All those other “ins” made me think I was in love. But I wasn’t.

I can’t believe it’s taken me so long to work this out, but lately love has taught me that I have never been in love. 

You see, the love I feel is overwhelming, and year by year it gets more so. 

The narcissi, the daffodils, the crocuses are just opening up in Vicky Park. I looked at them the other day and I began to cry. 

I love them.

Then there’s those 3 little kids that race their scooters down my street every day after school. There they are now as I write, yelling, screaming and laughing.. my heart is ready to burst with love for their voices. 

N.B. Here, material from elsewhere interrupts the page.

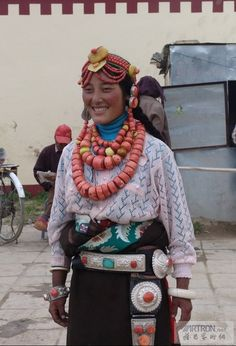 Gannan Tibetan woman happily poses wearing coral, amber and silver ornaments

The café owner up at Dartmouth Park yesterday, she just couldn’t stop talking about the trip she took to South America when she was 21. The sparkle in her eyes when she remembered the fear and the beauty of it all; I can’t get it out of my mind’s eye. 

I love it. 

The opening bars of “I Heard it Through the Grapevine”; I have a physical love reaction to them. Can’t help but move. 

And that’s before I even get started on the love I feel for my son. Looking at a picture of him when he was small or seeing him walk towards me across the park, even writing about him now...

So, the idea of being in love with someone, that I’m supposed to love them more than anyone or anything. Well, that’s too much for me. It’s frightening. 

If I were to fall in love with someone, would that mean that my love for them would be bigger than all the love I already have? If so, then we’d both be overwhelmed. We wouldn’t be able to handle it. 

On the other hand, if falling in love with one person meant that I had to take my love away from the flowers, the children, the music, my son - I would be so sad, and so dependent on them to give me everything that the rest of the world had provided until then, it just wouldn’t be fair. They could only disappoint me. 

My love is such that if I fell in love, in the way I think it’s supposed to be, neither of us could possibly survive the intensity.

So, when your smiling but serious face pops up on the zoom screen, and your soothing voice washes in through my headphones, I love you like a crocus, like a kid on a scooter, like Tamla Motown.  And that’s huge.